26 out of 225 (11.6%) AIRD patients, previously diagnosed with COVID-19 during RTX treatment period, developed 27 prCOVID-19 events (females: 20 (76.9%), median age: 61 years, median disease duration: 5.5 years, ≥3 COVID-19 vaccine doses: 20 (76.9%)). No prCOVID-19 infection in a control sample of 661 patients treated with other biologic/targeted synthetic/conventional synthetic disease-modifying antirheumatic drugs was documented. Median cumulative RTX dose was 12 g, while in 17 (68%) prCOVID-19 events, IgG levels were below 700 mg/L. Median duration of prCOVID-19 infection was 65 (IQR 74) days and median duration of hospitalisation 10.5 (IQR 14) days. 11 patients (42.3%) had ≥2 hospitalisations, 3 patients needed mechanical ventilation and 4 deaths were recorded. 59 of 113 (52.2%) nasopharyngeal PCR samples (NPS) and 12/17 (70.6%) bronchoalveolar lavage (BAL) PCR samples were positive during prCOVID-19. Bronchoscopy established the diagnosis of prCOVID-19 in 33% of events.

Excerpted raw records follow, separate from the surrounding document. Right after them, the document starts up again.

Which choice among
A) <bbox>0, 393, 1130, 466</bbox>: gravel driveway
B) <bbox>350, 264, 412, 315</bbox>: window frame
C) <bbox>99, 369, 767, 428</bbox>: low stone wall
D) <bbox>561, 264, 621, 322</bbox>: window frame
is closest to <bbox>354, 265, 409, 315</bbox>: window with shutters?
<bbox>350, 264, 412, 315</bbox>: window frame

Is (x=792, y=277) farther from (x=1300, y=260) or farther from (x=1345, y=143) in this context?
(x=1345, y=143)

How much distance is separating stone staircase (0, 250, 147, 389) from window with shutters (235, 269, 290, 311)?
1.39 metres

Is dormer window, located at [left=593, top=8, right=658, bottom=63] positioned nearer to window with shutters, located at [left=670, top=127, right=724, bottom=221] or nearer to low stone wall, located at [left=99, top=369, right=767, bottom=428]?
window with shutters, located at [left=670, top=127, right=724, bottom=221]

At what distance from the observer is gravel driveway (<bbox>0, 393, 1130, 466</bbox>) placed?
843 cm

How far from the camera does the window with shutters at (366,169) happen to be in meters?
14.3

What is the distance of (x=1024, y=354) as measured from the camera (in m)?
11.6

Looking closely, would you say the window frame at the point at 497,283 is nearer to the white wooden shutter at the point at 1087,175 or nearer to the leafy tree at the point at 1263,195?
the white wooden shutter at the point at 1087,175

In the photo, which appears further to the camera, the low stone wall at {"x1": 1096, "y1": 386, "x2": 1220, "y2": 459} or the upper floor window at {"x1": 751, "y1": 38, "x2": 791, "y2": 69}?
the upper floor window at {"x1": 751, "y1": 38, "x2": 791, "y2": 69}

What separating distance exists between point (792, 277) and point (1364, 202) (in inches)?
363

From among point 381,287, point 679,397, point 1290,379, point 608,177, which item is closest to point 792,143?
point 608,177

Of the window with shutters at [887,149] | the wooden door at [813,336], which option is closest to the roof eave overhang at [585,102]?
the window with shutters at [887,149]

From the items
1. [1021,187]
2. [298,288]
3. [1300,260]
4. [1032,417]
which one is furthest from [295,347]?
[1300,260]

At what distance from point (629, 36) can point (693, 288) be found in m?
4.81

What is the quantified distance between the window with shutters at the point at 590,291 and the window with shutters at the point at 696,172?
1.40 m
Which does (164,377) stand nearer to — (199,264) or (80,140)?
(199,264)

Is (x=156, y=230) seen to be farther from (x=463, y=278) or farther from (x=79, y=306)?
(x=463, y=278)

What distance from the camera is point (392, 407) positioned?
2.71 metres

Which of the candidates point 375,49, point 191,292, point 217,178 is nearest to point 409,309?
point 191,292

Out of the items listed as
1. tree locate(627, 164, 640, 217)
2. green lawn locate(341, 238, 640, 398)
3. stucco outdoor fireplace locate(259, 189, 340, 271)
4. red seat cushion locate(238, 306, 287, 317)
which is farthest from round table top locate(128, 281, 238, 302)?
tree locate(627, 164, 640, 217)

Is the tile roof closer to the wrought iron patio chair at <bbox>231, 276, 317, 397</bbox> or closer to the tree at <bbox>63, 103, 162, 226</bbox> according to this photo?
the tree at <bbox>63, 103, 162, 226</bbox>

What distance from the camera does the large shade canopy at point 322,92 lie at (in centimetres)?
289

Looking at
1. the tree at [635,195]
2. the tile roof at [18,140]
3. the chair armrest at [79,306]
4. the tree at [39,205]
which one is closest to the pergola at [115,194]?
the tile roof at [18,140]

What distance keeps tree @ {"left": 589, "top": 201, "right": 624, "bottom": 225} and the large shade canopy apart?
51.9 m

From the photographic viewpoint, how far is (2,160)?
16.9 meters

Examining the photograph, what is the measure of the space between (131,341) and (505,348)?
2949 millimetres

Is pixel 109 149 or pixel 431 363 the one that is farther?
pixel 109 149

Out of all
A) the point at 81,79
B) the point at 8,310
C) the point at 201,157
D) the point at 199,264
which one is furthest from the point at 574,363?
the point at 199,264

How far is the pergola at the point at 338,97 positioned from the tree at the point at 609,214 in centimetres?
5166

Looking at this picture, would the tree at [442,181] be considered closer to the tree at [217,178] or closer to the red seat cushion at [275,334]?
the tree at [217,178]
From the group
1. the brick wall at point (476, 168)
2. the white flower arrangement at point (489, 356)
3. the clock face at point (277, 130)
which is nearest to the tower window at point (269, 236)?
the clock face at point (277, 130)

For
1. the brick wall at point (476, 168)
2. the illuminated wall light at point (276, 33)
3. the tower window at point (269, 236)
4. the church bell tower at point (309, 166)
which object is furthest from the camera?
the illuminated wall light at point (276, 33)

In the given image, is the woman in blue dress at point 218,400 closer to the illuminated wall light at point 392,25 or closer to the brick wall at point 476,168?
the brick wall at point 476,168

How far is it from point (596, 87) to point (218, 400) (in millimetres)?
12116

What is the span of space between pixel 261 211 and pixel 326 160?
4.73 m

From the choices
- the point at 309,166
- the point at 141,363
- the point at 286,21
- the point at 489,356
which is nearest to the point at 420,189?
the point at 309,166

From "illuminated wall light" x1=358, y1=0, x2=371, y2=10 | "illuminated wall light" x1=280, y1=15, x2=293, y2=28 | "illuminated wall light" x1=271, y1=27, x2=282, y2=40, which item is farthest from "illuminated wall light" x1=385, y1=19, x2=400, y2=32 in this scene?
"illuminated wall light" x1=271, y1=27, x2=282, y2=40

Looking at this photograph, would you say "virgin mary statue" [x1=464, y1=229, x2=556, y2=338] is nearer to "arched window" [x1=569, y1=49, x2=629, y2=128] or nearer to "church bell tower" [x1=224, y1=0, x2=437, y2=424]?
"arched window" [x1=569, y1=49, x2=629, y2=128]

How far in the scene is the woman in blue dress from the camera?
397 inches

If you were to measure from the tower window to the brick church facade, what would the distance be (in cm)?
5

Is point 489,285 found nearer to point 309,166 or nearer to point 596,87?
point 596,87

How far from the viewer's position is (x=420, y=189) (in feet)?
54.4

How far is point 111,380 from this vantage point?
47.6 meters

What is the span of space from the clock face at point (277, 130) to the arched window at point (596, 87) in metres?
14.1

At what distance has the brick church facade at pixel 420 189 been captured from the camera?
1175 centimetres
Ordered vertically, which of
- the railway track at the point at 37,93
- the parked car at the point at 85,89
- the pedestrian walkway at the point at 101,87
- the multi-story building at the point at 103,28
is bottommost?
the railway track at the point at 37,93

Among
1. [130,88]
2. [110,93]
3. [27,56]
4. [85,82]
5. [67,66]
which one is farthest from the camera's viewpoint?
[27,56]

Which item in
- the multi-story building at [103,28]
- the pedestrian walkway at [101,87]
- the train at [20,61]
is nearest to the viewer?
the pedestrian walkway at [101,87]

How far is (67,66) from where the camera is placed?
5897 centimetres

AIRD patients treated with RTX are at risk for prCOVID-19. In such patients, the diagnostic accuracy of NPS PCR is suboptimal, necessitating PCR testing in BAL when prCOVID-19 is highly suspected.
接受B细胞耗竭生物疗法的患者中,新冠病毒病(COVID-19)可能持续存在或复发。
研究接受利妥昔单抗(RTX)治疗的自身免疫性风湿病(AIRD)患者中持续性-复发性COVID-19(prCOVID-19)的发生率及转归。
对诊断为prCOVID-19(2021年6月至2025年1月)的患者进行单中心回顾性队列研究。prCOVID-19定义为症状和肺部影像学表现持续超过30天,同时上呼吸道或下呼吸道样本持续呈阳性或基于聚合酶链反应(PCR)出现转换。
225例AIRD患者中,26例(11.6%)在RTX治疗期间曾确诊COVID-19,发生了27次prCOVID-19事件(女性:20例(76.9%),中位年龄:61岁,中位病程:5.5年,≥3剂COVID-19疫苗接种:20例(76.9%))。在661例接受其他生物制剂/靶向合成/传统合成抗风湿药物治疗的对照样本中,未记录到prCOVID-19感染。RTX累积剂量中位数为12g,在17例(68%)prCOVID-19事件中,免疫球蛋白G(IgG)水平低于700mg/L。prCOVID-19感染的中位持续时间为65(四分位间距74)天,住院中位持续时间为10.5(四分位间距14)天。11例患者(42.3%)住院≥2次,3例患者需要机械通气,记录到4例死亡。在prCOVID-19期间,113份鼻咽PCR样本(NPS)中的59份(52.2%)和17份支气管肺泡灌洗(BAL)PCR样本中的12份(70.6%)呈阳性。支气管镜检查在33%的事件中确诊了prCOVID-19。
接受RTX治疗的AIRD患者有发生prCOVID-19的风险。在此类患者中,NPS PCR的诊断准确性欠佳,当高度怀疑prCOVID-19时,需要对BAL进行PCR检测。